Üretici Hakkını İstiyor

Geçtiğimiz yıl 17 Mayısta, CB Erdoğan TMO’nun 2020-2021 yılı sezonu hububat alım fiyatlarını adeta “müjde” gibi açıklamıştı, lakin açıklanan fiyatlar hem borsa, hem de piyasa fiyatlarının çok altında kaldı. Üreticiyi ezdirmemek ve malını değerinde satabilmesi için taban fiyat belirlemesi gereken kamu kuruluşu TMO, piyasa fiyatlarının neredeyse % 60 gerisinde kaldı. Tüccar ve gıda tekelleri elinde her türden fiyat spekülasyonuna açık hale gelen ürün alış/satış işlemlerinden kârlı çıkan yine tüccar ve sanayici oldu. 2021 yılında açıklanan hububat alım fiyatlarının maliyetlerle orantılı olmaması sebebiyle oluşan sıkıntıların gelecekte de yaşanmaması için, 2021-2022 sezonunda açıklanacak fiyatların üretimin sürdürülebilmesi için makul seviyelerde olması gerekiyor.
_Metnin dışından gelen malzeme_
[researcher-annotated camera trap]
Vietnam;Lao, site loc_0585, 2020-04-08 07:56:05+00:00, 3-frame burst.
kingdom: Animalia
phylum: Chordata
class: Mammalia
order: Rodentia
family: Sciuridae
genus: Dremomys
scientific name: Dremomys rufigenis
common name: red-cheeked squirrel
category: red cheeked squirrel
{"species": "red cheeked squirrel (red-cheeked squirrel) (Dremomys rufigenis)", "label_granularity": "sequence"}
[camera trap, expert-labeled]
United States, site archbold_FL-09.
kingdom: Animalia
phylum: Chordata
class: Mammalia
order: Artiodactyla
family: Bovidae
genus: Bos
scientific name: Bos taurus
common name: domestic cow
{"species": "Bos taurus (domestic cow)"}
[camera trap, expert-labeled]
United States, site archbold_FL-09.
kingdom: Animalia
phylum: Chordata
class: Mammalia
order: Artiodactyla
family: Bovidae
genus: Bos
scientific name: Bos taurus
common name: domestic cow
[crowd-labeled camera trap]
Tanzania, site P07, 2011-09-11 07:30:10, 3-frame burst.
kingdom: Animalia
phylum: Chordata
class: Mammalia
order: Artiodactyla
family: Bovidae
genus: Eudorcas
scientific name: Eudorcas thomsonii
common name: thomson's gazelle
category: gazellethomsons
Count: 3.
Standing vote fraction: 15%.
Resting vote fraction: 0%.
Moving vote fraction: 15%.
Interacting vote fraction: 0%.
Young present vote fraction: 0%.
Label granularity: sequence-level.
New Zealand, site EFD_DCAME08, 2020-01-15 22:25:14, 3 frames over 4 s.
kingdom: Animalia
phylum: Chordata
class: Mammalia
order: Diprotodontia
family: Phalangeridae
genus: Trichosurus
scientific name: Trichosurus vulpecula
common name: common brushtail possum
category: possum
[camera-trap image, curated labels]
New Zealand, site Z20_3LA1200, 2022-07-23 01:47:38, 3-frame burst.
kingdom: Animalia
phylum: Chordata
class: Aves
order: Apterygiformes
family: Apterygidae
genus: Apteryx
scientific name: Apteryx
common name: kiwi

Derdimiz Üretim mi, Üretici mi, Her İkisi mi?

Kırsalın sorunları konusunda doğru bilinen bir yanlış var. Tarım konusu ne zaman açılsa, kamuoyunda üretimin azaldığı, yahut üretim yapılmadığı noktasında bir görüş hakim. Fakat durum öyle değil. Açıklanan son rakamlara göre sisteme kayıtlı çiftçi sayısı ilk kez 500 binin altına düştü. Çiftçi sayısının son 20 yıl içerisinde % 60 oranında azaldığını hesap edersek, şuan tarım alanlarının yarısından fazlasının ekilmemiş olması gerekirdi. Fakat ekilebilen tarım alanlarının aynı oranda azalmadığı gibi üretim rekoltesinin de yıldan yıla arttığını biliyoruz. Yani esas sorun sektörün üretici tarafının gelir payının giderek daralması. Düşen kâr marjları sebebiyle küçük/orta ölçekli aile işletmeleri yerini büyük ölçekli sayıca az Kapitalist işletmelere bırakıyor. Böylelikle her yıl kırsalda yaşayan on binlerce insan artık geçinemediği için, kırsaldan kente göç etmek zorunda kalıyor. Bugün artık kentten, kırsala göç fikri gerçekçi değil. Yapılması gereken kırsalda halen yaşam mücadelesi veren köylüleri yerinde muhafaza edecek önlemlerin alınması olacaktır.
***
    Hem tarımsal girdi üretiminde, hem de gıda üretimi ve dağıtımında oluşan özel sektör tekelini kırmadan, pahalılığı çözebilmenin mümkün olmadığını biliyoruz. Üreticinin kendi ürettiği ürünü, mamul ürün olarak pazara sunabileceği, tarladan sofraya kadar her aşamasında oluşan katma değerin kamunun cebinde kalacağı bir yapı ancak sorunları temelden çözebilir.  İthalata bağımlılığı azaltmak için, tarıma dönük bilimsel ar-ge çalışmalarına hız verilmelidir. Tarımsal üretimde ihtiyaç duyulan ürünlerin üretileceği kamusal nitelikli sanayi kuruluşları kurulmalı, yeni teknolojiler üretilmelidir. Ülkesine vatandaşlık bağıyla bağlı olan her insanın, sağlıklı, ucuz ve yeterli gıdaya ulaşabilmesi en temel hakkıdır. Hem gıda üretimi, hem gıda güvenliği, hem de tarımsal istihdam yönüyle küçük-orta ölçekli aile işletmelerinin korunabilmesi ve yaşatılabilmesinin yolu buradan geçiyor.